Begin Data to process
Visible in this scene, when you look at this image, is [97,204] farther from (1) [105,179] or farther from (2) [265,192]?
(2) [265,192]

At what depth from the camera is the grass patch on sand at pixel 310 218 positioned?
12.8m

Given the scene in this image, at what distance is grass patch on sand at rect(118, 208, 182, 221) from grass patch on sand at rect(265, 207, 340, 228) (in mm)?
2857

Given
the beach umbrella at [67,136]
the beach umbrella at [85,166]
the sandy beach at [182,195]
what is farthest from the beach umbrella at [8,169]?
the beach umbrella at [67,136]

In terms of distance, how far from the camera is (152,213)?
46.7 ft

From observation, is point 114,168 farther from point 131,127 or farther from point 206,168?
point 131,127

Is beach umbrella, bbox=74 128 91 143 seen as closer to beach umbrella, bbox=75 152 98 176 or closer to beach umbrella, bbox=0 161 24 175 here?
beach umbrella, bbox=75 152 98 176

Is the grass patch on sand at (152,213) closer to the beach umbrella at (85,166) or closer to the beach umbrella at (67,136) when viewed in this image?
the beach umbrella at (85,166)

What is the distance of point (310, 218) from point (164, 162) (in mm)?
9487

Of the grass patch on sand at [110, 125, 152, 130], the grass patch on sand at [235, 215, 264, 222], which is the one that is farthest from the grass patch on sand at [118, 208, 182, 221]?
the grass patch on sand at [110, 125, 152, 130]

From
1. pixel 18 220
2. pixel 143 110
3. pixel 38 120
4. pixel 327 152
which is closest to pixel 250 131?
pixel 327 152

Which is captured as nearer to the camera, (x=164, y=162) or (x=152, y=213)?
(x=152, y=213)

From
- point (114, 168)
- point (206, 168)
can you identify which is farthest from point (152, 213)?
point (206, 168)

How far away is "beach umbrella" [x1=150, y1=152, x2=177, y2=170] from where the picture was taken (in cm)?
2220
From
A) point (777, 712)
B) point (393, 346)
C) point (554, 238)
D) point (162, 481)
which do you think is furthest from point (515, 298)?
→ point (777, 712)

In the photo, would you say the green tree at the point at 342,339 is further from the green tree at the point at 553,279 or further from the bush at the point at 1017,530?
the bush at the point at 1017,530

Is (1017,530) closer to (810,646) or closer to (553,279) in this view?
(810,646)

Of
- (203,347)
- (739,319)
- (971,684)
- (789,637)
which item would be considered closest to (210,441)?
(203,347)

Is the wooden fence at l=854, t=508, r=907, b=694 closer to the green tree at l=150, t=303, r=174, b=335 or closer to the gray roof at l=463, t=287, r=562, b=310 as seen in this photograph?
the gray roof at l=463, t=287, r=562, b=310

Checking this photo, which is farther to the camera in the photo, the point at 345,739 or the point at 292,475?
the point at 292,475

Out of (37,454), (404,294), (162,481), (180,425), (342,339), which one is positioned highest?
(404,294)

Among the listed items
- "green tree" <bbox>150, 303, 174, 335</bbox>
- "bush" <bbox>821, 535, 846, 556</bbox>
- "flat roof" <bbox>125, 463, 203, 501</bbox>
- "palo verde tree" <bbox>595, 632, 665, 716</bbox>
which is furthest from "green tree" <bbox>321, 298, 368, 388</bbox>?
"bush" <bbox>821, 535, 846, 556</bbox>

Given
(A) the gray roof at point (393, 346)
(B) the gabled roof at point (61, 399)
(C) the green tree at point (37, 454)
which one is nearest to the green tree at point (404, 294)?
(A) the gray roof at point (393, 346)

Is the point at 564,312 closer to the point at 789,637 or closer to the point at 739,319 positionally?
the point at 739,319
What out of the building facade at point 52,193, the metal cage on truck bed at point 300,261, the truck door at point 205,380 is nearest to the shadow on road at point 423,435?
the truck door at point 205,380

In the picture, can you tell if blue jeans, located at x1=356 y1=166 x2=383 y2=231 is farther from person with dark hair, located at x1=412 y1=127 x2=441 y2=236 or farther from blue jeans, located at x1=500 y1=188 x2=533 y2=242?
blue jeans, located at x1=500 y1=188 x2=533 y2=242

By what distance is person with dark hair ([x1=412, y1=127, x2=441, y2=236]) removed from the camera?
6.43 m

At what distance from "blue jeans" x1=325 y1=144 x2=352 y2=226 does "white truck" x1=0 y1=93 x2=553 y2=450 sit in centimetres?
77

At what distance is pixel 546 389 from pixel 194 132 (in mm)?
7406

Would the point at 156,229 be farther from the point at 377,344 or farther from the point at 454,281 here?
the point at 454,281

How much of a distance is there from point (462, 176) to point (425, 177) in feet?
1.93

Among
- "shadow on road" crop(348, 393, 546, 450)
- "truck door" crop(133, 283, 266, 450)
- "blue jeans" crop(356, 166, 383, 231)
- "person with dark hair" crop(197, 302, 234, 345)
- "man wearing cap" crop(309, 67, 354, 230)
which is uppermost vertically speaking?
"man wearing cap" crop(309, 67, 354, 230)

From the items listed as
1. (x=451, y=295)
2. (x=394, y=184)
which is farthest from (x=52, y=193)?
End Data to process
**Objective:**
From the "By what distance" line to the close of the listing, restate each line word for word.

**Solution:**
By what distance is person with dark hair ([x1=412, y1=127, x2=441, y2=236]) removed from the camera?
6.43 m

At what distance from "blue jeans" x1=325 y1=144 x2=352 y2=226 does "white truck" x1=0 y1=93 x2=553 y2=450 sit in centimetres?
77

At what distance is pixel 546 389 from pixel 194 132 (in mm)?
7406

Would the point at 156,229 be farther from the point at 377,344 or farther from the point at 454,281 here?
the point at 454,281

How much of a distance is there from point (462, 176) to point (425, 177) in feet?
1.93

Among
- "shadow on road" crop(348, 393, 546, 450)
- "truck door" crop(133, 283, 266, 450)
- "blue jeans" crop(356, 166, 383, 231)
- "person with dark hair" crop(197, 302, 234, 345)
- "man wearing cap" crop(309, 67, 354, 230)
which is uppermost vertically speaking?
"man wearing cap" crop(309, 67, 354, 230)

From the items listed as
1. (x=451, y=295)
2. (x=394, y=184)
which is farthest from (x=52, y=193)?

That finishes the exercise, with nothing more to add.